The distortion, she said, is particularly potent among young Americans who never learned the basic history of the region. As a professor at Columbia University’s School of International and Public Affairs, she pointed out that students with no foundation in Middle East history are especially susceptible to manipulation.
She added that the confusion extends far beyond activist circles, explaining that even young Jewish Americans have been caught up in the digital fog because they “don’t know the history and don’t understand.”
Clinton called the period following the release of Israeli hostages an important moment to reassess, saying it is time to “take stock of where we are, both in Israel and in this country, learn the lessons that perhaps can help us determine a more productive future.”
She warned that concerns about Israel’s reputation and the “significant increase in antisemitism in real life and online” are very real, saying, “There is a great deal of valid concern about how Israel is viewed, not just around the world, but from the United States, how Jewish Americans are viewed.”
Her comments also lined up with arguments long made by conservatives, who have insisted that social media platforms act not as neutral “platforms” but as powerful gatekeepers that shape what millions accept as reality.
Clinton stressed that the crisis is bigger than the current war.

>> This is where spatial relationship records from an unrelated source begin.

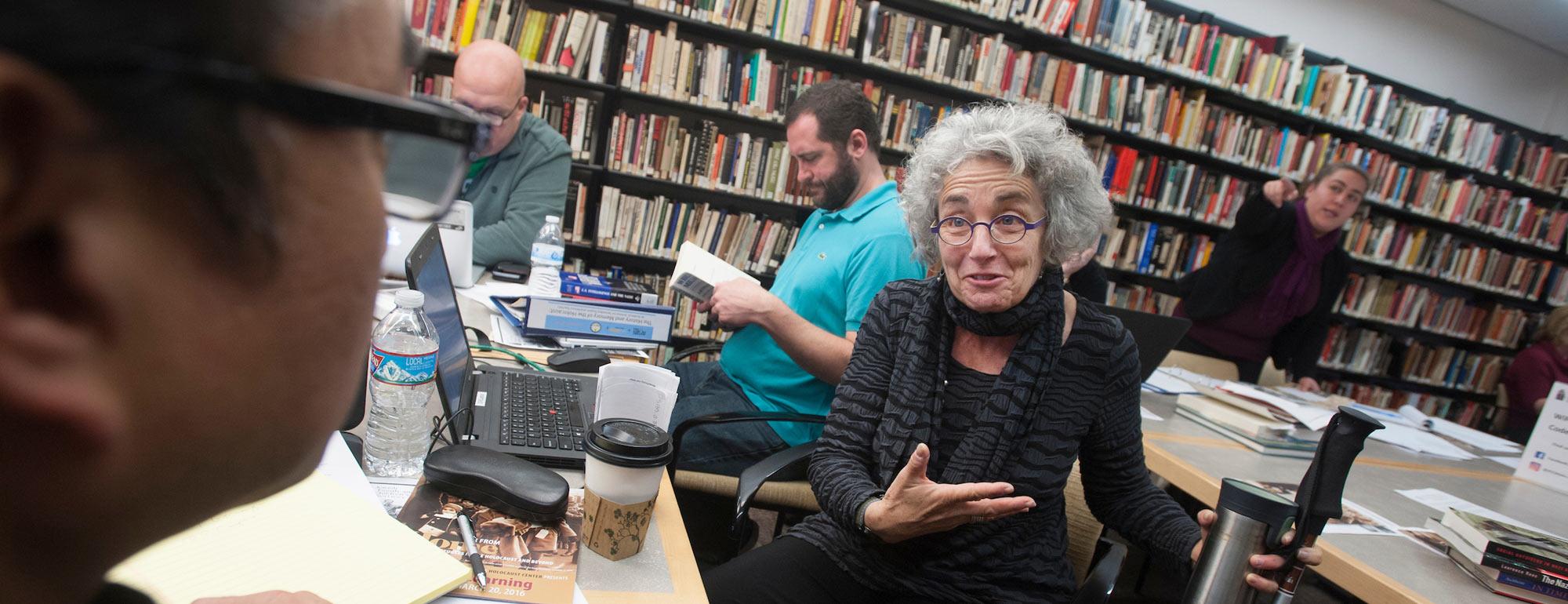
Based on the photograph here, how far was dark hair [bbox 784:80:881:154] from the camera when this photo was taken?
2.30 m

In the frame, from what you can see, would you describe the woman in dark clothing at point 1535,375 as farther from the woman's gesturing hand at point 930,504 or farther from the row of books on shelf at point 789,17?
the woman's gesturing hand at point 930,504

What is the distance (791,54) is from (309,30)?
3.56 meters

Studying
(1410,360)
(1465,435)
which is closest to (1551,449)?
(1465,435)

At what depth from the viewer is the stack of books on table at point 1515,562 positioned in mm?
1276

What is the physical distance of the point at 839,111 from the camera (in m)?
2.30

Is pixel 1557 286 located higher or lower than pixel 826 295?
higher

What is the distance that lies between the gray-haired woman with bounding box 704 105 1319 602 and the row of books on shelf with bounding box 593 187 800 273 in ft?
6.89

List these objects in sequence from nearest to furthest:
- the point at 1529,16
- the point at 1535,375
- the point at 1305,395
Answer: the point at 1305,395 → the point at 1535,375 → the point at 1529,16

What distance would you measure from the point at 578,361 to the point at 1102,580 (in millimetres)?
1112

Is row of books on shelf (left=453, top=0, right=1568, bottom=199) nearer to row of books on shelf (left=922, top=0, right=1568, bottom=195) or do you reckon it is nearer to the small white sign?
row of books on shelf (left=922, top=0, right=1568, bottom=195)

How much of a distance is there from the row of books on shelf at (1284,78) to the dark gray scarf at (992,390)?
256 cm

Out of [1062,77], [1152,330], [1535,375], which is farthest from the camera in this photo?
[1062,77]

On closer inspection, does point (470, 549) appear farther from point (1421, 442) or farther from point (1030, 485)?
point (1421, 442)

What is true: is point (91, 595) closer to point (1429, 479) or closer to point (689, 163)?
point (1429, 479)
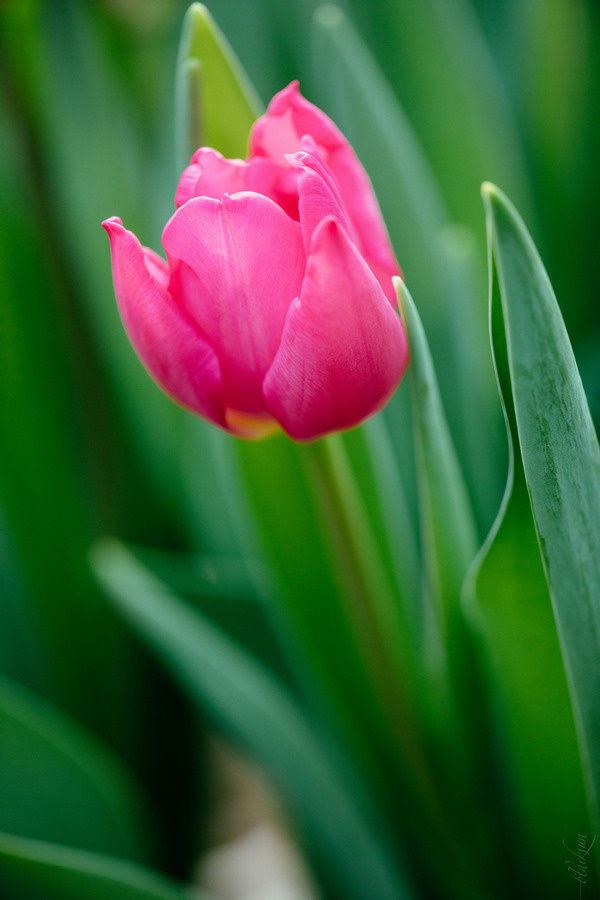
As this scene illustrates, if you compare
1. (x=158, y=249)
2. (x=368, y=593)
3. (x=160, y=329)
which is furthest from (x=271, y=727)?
(x=158, y=249)

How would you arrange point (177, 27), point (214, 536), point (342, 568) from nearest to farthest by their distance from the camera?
point (342, 568)
point (214, 536)
point (177, 27)

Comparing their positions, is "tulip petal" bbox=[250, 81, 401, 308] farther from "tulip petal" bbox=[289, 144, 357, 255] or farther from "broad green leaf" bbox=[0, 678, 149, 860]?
"broad green leaf" bbox=[0, 678, 149, 860]

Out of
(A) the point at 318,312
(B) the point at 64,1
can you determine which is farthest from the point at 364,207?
(B) the point at 64,1

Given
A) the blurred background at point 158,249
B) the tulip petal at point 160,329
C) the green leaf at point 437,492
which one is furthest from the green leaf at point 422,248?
the tulip petal at point 160,329

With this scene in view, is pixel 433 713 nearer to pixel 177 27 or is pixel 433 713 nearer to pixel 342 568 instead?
pixel 342 568

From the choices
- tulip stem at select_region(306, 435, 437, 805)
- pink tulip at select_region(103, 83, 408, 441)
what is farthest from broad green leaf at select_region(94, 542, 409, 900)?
pink tulip at select_region(103, 83, 408, 441)
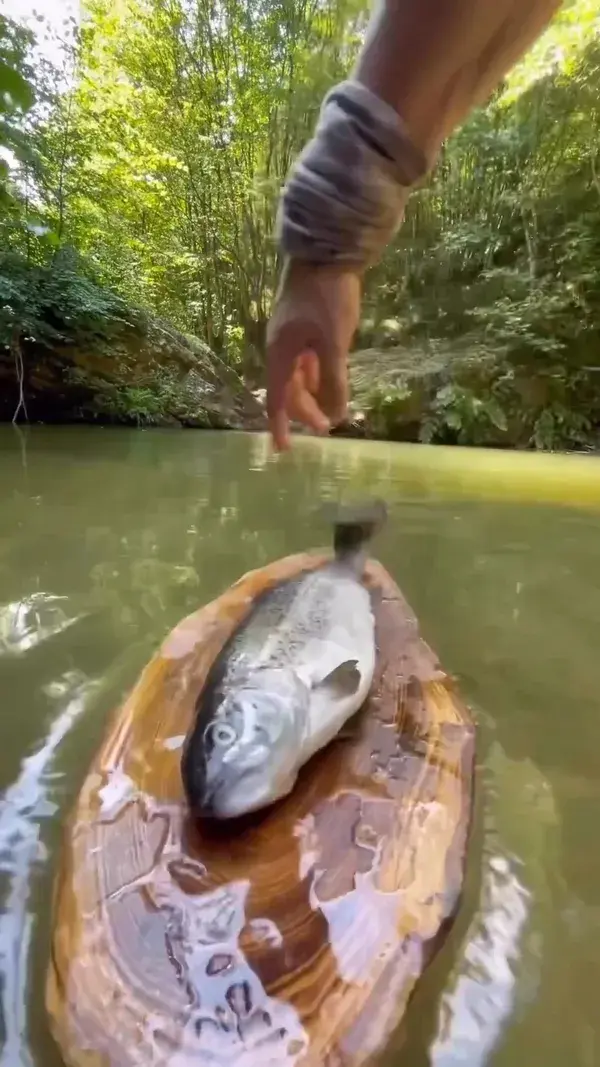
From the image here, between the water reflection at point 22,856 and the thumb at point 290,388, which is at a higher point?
the thumb at point 290,388

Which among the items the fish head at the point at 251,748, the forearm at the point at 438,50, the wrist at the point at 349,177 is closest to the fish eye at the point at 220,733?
the fish head at the point at 251,748

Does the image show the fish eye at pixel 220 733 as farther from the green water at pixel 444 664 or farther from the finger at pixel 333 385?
the finger at pixel 333 385

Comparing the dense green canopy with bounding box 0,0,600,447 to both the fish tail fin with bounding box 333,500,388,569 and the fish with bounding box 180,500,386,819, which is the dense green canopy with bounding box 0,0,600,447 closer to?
the fish tail fin with bounding box 333,500,388,569

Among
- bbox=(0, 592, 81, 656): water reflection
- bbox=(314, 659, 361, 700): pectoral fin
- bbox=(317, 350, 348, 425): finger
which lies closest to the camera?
bbox=(317, 350, 348, 425): finger

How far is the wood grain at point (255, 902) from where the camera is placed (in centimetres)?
46

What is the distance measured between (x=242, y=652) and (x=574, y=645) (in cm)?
80

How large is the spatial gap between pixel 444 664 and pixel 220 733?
67 cm

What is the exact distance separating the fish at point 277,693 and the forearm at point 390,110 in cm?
42

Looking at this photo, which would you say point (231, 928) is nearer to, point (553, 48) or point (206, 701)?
point (206, 701)

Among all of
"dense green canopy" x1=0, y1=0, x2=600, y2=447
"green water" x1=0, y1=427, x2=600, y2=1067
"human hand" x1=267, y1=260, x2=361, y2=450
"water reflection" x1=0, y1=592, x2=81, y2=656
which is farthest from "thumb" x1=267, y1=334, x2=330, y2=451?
"dense green canopy" x1=0, y1=0, x2=600, y2=447

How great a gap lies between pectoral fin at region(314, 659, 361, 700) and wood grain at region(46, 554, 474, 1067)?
46 mm

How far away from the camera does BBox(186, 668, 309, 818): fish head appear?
63 cm

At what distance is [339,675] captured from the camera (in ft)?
2.77

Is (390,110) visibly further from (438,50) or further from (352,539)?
(352,539)
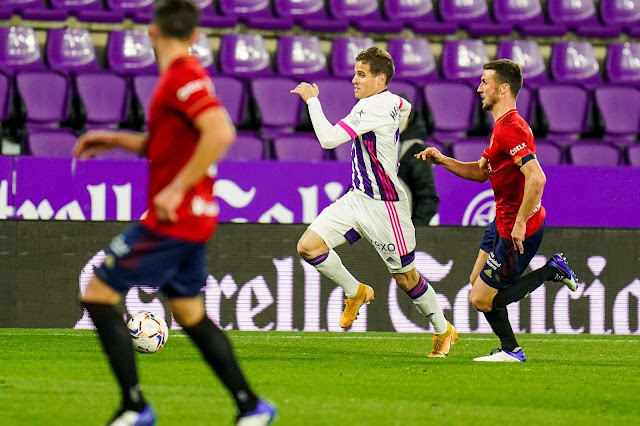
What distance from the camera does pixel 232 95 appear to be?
12383 millimetres

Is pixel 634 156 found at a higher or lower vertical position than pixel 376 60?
lower

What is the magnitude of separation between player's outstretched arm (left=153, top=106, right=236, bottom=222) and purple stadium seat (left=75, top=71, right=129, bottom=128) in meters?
8.32

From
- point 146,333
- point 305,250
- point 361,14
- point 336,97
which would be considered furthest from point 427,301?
point 361,14

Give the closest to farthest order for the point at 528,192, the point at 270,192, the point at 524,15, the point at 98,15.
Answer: the point at 528,192 < the point at 270,192 < the point at 98,15 < the point at 524,15

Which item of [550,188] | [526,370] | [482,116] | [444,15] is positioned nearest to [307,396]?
[526,370]

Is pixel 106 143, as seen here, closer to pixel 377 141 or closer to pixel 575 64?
pixel 377 141

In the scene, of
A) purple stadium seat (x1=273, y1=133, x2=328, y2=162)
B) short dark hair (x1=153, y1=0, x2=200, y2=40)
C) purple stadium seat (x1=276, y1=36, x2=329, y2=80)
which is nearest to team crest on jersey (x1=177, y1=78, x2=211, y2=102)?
short dark hair (x1=153, y1=0, x2=200, y2=40)

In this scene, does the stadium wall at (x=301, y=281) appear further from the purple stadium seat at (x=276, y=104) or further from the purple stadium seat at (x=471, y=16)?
the purple stadium seat at (x=471, y=16)

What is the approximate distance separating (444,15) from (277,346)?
7209 mm

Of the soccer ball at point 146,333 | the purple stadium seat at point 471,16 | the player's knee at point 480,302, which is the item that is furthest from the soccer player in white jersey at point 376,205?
the purple stadium seat at point 471,16

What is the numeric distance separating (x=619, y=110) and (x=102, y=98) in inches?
229

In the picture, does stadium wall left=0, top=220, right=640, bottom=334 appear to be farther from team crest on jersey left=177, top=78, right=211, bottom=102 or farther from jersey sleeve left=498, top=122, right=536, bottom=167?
team crest on jersey left=177, top=78, right=211, bottom=102

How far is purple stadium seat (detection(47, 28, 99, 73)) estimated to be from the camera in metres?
12.7

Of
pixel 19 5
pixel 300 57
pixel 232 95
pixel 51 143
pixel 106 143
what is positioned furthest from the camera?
pixel 300 57
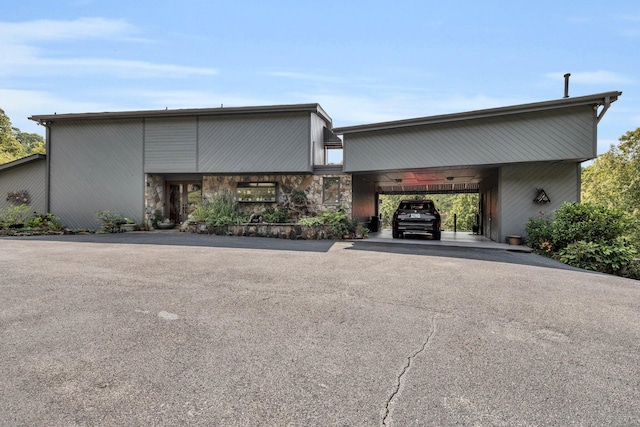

With more than half of young Americans consuming news primarily through social media, she argued, core democratic functions are weakened because the public no longer shares a common factual baseline.
Her speech reflected bipartisan anxieties about foreign propaganda, coordinated disinformation campaigns, and adversarial states exploiting open platforms to sow discord.
At the Yisroel Hayom summit, she distilled the problem sharply: if Americans cannot distinguish truth from fiction online — or lack the historical grounding to evaluate what they are shown — then those pushing falsehoods win by default.
In Clinton’s view, that is exactly what is happening now, carried forward “one viral clip at a time.”